• TÂCHE BRÈVE 1: Énumérez tous les personnages de la pièce que mentionne le texte sur La vie est un songe.
• TÂCHE BRÈVE 2: Recopiez à l'identique le passage du texte sur La vie est un songe, en commençant à « Encore une fois, j'ai » et en terminant à « à la beauté. ».
• TÂCHE BRÈVE 3: Poursuivez le texte sur La vie est un songe à partir de sa dernière phrase.

• TEXTE PROPOSÉ:
"Car en ce monde assurément, Clothalde, tous ceux qui vivent, rêvent."
Ayant déjà vu cette pièce au théâtre, l'histoire et le style m'en étaient déjà connus. Mais j'avais eu un tel coup de coeur que je voulais me replonger dedans, sans avoir la mise en scène baroque du Théâtre 13 devant les yeux.
Encore une fois, j'ai adoré !
(attention, spoiler inside)
La vie est un songe raconte deux histoires qui se mêlent intimement et se résolvent en même temps. La première et principale histoire remonte à bien loin, à la naissance du prince Sigismond. Son père, savant et astrologue, prédit que son fils mettra le pays à feu et à sang. Il décide donc d'enfermer l'enfant à peine né, comme une bête sauvage ; un seul de ses proches, Clothalde, a le droit de lui parler et l'élever, ce qu'il fait avec beaucoup de soin, initiant son protégé à la philosophie et à la beauté.

• DONNÉES FOURNIES:
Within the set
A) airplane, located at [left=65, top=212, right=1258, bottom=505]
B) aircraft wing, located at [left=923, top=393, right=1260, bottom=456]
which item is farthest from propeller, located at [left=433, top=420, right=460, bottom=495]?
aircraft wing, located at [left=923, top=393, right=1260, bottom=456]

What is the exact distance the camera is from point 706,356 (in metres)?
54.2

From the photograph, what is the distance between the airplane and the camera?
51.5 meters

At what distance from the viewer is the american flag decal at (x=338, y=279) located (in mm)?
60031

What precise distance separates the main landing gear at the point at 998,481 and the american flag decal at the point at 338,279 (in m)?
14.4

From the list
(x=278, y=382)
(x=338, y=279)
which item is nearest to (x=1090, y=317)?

• RÉPONSE 1: Le prince Sigismond ; son père, savant et astrologue ; Clothalde.

• RÉPONSE 2:
Encore une fois, j'ai adoré !
(attention, spoiler inside)
La vie est un songe raconte deux histoires qui se mêlent intimement et se résolvent en même temps. La première et principale histoire remonte à bien loin, à la naissance du prince Sigismond. Son père, savant et astrologue, prédit que son fils mettra le pays à feu et à sang. Il décide donc d'enfermer l'enfant à peine né, comme une bête sauvage ; un seul de ses proches, Clothalde, a le droit de lui parler et l'élever, ce qu'il fait avec beaucoup de soin, initiant son protégé à la philosophie et à la beauté.

• RÉPONSE 3:
Sigismond grandit comme un être blessé et solitaire, plein d'une sensibilité à fleur de peau. Une sorte de poète romantique avant l'heure. "Quand j'évoque cette passion, en volcan, en Etna tout métamorphosé, je voudrais de mon sein arracher des lambeaux de mon coeur ; dites-moi quelle loi, quelle justice ou quelle raison peuvent aux hommes refuser un si doux privilège, une exemption si capitale, que Dieu même octroie au cristal, au poisson, à la bête, à l'oiseau ?"
Lorsque commence la pièce, le roi Basile sent sa fin approcher, et cherche un successeur. Avant de céder la couronne à son neveu et à sa nièce, doutant tout d'un coup du verdict des étoiles, il décide de tenter une folie : libérer Sigismond, le mettre sur le trône pendant une journée et observer les conséquences. S'il se révèle bon roi, l'y laisser ; s'il la parole des étoiles se déclare juste, le renvoyer endormi dans sa prison, lui laissant croire que cette journée ne fut qu'un songe.
La seconde histoire tourne autour de Rosaure, une jeune femme trahie, abandonnée par son amant, comme sa mère le fût autrefois par le père de Rosaure. Elle le poursuit (l'amant, pas le père), ayant en main une arme que sa mère lui a donné, l'assurant qu'elle serait, grâce à elle, protégée par un gentilhomme.
Le gentilhomme se révèle être Clothalde, le gardien de Sigismond. Il reconnait sa fille, épouse sa cause, la met au service d'Etoile, la nièce du roi. Mais l'amant infidèle n'est autre qu'Astolphe, le neveu du roi, qui n'a trahi que pour épouser Etoile.
(suis-je claire ?)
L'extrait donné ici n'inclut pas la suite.